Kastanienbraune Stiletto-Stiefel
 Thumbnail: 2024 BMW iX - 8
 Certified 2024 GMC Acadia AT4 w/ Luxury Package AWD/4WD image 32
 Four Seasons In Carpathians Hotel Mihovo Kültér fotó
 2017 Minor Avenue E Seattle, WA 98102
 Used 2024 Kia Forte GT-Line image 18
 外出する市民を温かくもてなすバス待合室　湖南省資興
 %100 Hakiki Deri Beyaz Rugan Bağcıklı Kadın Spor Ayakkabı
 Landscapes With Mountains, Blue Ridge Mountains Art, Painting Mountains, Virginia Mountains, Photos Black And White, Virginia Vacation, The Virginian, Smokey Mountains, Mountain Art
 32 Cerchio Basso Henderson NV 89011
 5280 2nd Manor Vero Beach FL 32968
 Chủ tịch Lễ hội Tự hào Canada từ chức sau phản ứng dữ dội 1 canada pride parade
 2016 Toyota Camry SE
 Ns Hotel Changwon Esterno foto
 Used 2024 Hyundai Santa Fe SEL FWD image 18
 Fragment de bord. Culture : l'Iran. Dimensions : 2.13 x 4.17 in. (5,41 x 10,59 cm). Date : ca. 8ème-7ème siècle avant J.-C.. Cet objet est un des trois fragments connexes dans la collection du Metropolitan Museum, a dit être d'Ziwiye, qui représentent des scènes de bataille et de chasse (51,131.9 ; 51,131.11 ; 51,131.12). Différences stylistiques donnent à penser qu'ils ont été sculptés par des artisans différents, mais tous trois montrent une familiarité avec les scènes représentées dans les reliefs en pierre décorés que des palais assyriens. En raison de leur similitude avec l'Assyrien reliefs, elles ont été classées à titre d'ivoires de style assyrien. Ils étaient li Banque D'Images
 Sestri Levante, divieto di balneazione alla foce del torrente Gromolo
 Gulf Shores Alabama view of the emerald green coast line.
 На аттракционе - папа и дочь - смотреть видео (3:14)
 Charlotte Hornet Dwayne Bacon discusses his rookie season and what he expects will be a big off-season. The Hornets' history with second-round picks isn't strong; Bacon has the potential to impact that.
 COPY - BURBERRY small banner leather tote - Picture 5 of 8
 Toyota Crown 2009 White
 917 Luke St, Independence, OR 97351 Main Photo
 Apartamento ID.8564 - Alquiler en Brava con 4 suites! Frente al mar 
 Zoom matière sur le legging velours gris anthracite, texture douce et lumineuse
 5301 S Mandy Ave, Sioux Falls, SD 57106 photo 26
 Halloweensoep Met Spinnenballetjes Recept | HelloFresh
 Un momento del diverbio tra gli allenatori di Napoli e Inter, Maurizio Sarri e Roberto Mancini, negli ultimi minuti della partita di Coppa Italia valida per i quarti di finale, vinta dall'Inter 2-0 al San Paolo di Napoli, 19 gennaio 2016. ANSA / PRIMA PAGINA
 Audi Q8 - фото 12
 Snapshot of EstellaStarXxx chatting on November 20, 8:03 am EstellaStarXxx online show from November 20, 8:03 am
___
In the data above, retype exactly and only the lines between the one holding "2017 Minor Avenue E Seattle, WA 98102" and the one holding "Landscapes With Mountains, Blue", inclusive.

 2017 Minor Avenue E Seattle, WA 98102
 Used 2024 Kia Forte GT-Line image 18
 外出する市民を温かくもてなすバス待合室　湖南省資興
 %100 Hakiki Deri Beyaz Rugan Bağcıklı Kadın Spor Ayakkabı
 Landscapes With Mountains, Blue Ridge Mountains Art, Painting Mountains, Virginia Mountains, Photos Black And White, Virginia Vacation, The Virginian, Smokey Mountains, Mountain Art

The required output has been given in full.